The information in this press release does not contain or constitute an offer to acquire, subscribe or otherwise trade in shares, subscription rights or other securities in SSAB. Any invitation to the persons concerned to subscribe for shares in SSAB will only be made through the prospectus that SSAB estimates to publish on or around May 31, 2016.

This press release may not be released, published or distributed, directly or indirectly, in or into Australia, Japan, Canada, the United States or any other jurisdiction where participation would require additional prospectuses, registration or measures besides those required by Swedish, Finnish, Danish, UK and Irish law. Nor may this press release be distributed in or into such countries or any other country or jurisdiction in which distribution requires such measures or otherwise would be in conflict with applicable regulations. Any failure to comply with the restrictions described may result in a violation of applicable securities regulations.

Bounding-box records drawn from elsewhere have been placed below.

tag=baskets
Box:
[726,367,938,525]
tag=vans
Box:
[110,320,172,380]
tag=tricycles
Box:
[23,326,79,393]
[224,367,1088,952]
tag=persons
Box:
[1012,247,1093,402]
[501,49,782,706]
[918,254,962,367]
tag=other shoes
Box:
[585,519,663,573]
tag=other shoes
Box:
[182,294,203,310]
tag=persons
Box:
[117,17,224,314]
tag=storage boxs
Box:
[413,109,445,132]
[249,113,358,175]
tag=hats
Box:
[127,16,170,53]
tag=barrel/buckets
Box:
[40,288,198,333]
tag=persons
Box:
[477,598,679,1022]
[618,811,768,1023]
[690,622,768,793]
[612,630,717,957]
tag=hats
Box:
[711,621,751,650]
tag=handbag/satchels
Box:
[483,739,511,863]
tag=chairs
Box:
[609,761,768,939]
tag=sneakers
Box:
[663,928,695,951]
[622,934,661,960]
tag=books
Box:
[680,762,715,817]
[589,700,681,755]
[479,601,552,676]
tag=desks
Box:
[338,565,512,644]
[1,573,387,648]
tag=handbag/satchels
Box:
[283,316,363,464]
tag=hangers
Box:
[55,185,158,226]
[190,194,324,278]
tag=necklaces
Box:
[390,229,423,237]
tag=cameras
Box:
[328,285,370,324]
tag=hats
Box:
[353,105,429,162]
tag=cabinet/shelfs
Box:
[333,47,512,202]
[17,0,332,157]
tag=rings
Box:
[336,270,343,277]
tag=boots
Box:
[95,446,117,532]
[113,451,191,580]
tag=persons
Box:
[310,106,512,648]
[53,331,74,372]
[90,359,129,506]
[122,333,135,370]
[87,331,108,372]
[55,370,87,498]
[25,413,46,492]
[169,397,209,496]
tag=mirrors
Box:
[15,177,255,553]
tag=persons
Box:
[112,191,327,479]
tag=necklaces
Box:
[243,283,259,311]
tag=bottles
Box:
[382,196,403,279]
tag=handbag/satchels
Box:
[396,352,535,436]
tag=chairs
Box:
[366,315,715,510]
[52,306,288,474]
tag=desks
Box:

No subscription rights, paid subscribed shares or shares in SSAB have been or will not be registered under the United States Securities Act of 1933, as amended (the "Securities Act") or the securities legislation of any state or other jurisdiction in the United States and no subscription rights, paid subscribed shares or shares may be offered, subscribed for, sold, resold, delivered or otherwise transferred, directly or indirectly, in or into the United States except under an available exemption from, or transaction not subject to, the registration requirements under the Securities Act and in compliance with the securities legislation in the relevant state or any other jurisdiction of the United States.

There is no intention to register any securities referred to herein in the United States or to make a public offering of the securities in the United States. This press release contains certain forward-looking information that reflects SSAB's present view of future events as well as financial and operational development. Words such as "intend", "assess", "expect", "may", "plan", "believe", "estimate" and other expressions entailing indications or predictions of future development or trends, not based on historical facts, constitute forward-looking information. Forward-looking information is inherently associated with both known and unknown risks and uncertainties as it depends on future events and circumstances. Forward-looking information is not a guarantee of future results or development and actual outcomes may differ materially from the statements set forth in the forward-looking information.